For SIU cases whose parser-emitted text isn't in the reader's preferred language, translate the long-form text fields into target_lang via a local Ollama model (default $0 cost, no API key) and save each translation as a canonical override. Subsequent morie_fetch_siu() runs then return text in target_lang for those cases automatically.

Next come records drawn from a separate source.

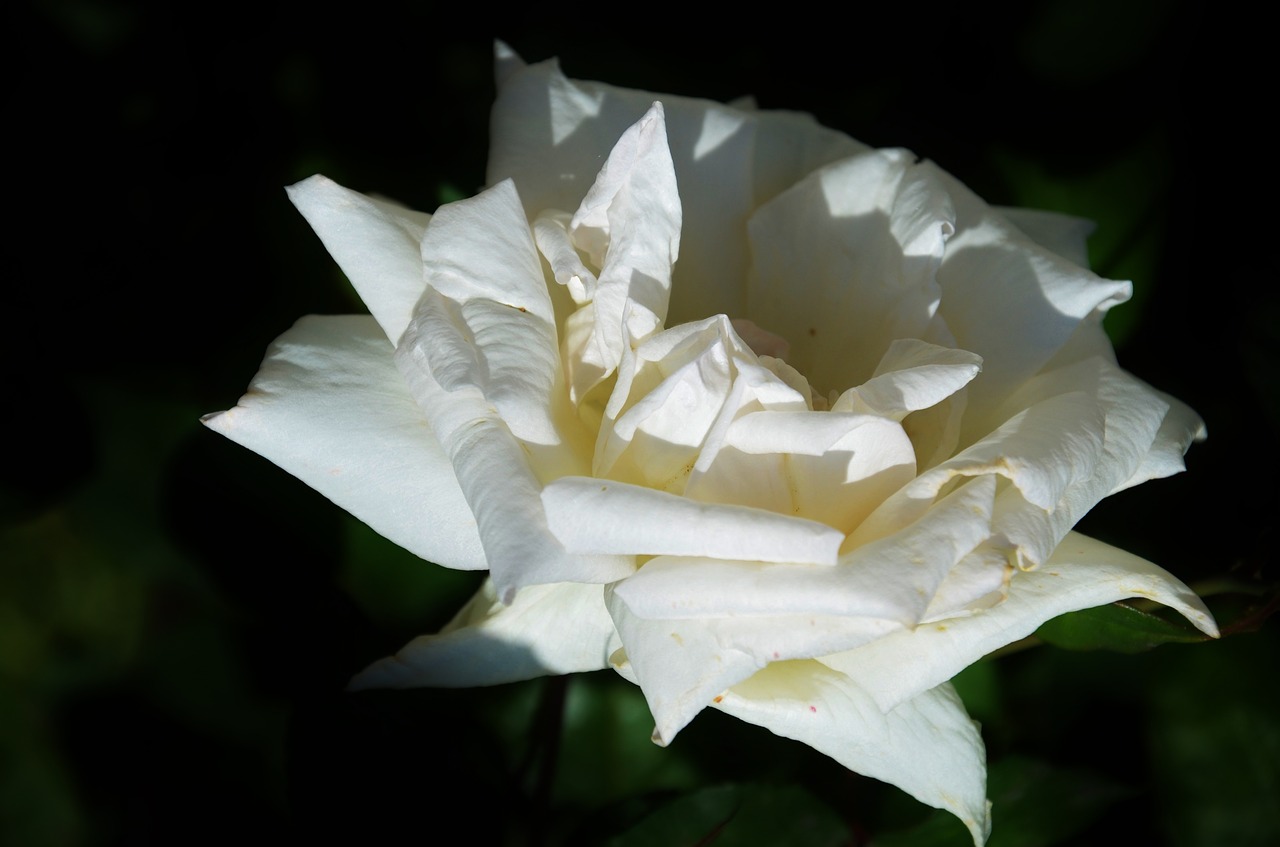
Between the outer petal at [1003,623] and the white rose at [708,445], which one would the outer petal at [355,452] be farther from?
the outer petal at [1003,623]

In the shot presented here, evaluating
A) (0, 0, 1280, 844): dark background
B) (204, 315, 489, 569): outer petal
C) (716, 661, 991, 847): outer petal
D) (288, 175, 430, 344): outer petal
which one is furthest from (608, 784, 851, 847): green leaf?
(288, 175, 430, 344): outer petal

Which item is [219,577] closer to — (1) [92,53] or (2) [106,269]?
(2) [106,269]

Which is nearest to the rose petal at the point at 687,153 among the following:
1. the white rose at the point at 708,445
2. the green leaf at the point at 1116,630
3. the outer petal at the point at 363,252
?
the white rose at the point at 708,445

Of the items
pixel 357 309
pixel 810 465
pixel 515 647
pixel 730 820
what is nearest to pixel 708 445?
pixel 810 465

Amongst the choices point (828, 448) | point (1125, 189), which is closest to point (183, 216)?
point (828, 448)

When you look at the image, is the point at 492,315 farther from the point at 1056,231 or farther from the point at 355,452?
the point at 1056,231
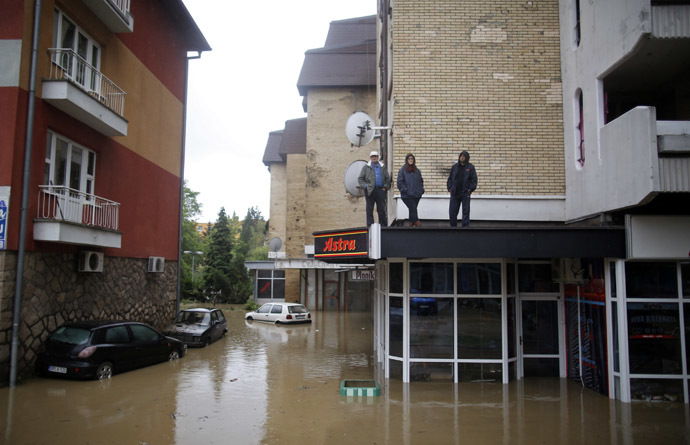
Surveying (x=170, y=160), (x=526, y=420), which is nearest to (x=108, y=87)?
(x=170, y=160)

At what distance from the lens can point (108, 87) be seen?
46.3 ft

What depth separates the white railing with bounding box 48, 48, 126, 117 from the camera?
37.9 feet

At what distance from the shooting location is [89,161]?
13.4 m

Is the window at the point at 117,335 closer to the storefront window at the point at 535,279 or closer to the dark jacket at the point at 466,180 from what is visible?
the dark jacket at the point at 466,180

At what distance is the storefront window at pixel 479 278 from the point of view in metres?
11.1

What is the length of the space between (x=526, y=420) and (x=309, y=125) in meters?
27.3

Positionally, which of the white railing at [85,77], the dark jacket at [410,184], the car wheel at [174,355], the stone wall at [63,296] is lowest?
the car wheel at [174,355]

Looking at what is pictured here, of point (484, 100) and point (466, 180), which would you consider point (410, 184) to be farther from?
point (484, 100)

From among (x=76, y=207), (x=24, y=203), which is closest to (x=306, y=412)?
(x=24, y=203)

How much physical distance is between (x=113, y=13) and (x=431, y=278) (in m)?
11.5

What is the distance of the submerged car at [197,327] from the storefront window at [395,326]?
8263mm

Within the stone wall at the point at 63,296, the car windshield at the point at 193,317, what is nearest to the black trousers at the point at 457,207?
the stone wall at the point at 63,296

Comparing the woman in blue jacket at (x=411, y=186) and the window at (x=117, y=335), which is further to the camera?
the window at (x=117, y=335)

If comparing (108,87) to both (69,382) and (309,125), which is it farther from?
(309,125)
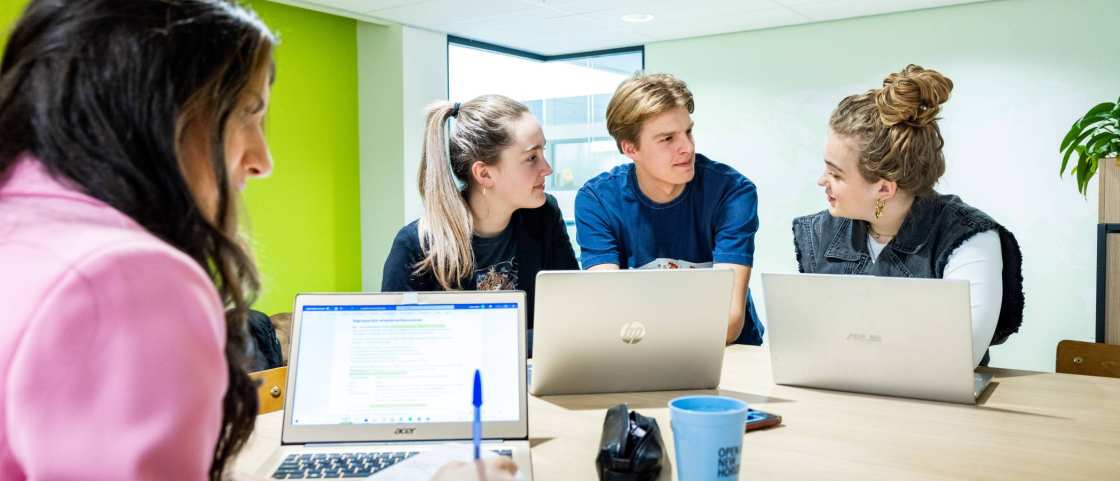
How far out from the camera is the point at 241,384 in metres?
0.81

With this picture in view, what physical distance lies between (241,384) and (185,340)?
0.87 ft

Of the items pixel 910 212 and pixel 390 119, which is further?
pixel 390 119

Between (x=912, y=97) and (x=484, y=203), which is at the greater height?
(x=912, y=97)

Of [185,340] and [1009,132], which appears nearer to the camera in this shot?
[185,340]

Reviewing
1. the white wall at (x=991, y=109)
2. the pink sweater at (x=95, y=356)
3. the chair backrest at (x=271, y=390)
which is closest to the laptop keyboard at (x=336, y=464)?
the chair backrest at (x=271, y=390)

morie_siu_translate_fr_to_en is a thin back-compat wrapper that calls morie_siu_translate with target_lang = "en", source_lang = "fr".

Usage

morie_siu_translate(
  target_lang = NULL,
  source_lang = NULL,
  case_numbers = NULL,
  model = "ollama",
  fields = c("narrative_summary", "news_release_summary", "news_release_title",
    "relevant_legislation"),
  cache_dir = file.path(tempdir(), "morie", "siu"),
  progress = TRUE
)

morie_siu_translate_fr_to_en(
  case_numbers = NULL,
  model = "ollama",
  fields = c("narrative_summary", "news_release_summary", "news_release_title",
    "relevant_legislation"),
  cache_dir = file.path(tempdir(), "morie", "siu"),
  progress = TRUE
)

Arguments

target_lang

Target ISO 639-1 language code (or full language name). Defaults to Sys.getenv("MORIE_USER_LANG") or, failing that, the first two characters of Sys.getenv("LANG") – so it picks up the user's system locale automatically.

source_lang

Source language code, or NULL (default) to use each row's parsed _language field.

case_numbers

Character vector of SIU case numbers to translate. Defaults to every row whose _language differs from target_lang and has no override yet.

model

LLM model chain (see morie_siu_llm_extract). Default "ollama" for $0 cost via local Gemma / etc.

fields

Which text fields to translate. Defaults to the long-form fields that benefit most from translation: narrative_summary, news_release_summary, news_release_title, relevant_legislation.

cache_dir

Directory holding the harvester's SIU.csv and cached HTML.

progress

Print per-case progress.

Value

Invisibly, a data frame of newly-recorded (case_number, field, verified_value) translations.

Details

Use cases:

  • French-only SIU reports (a few per year of SIU output) that have no English-paired drid – translate to "en" so downstream analyses can join them with the rest.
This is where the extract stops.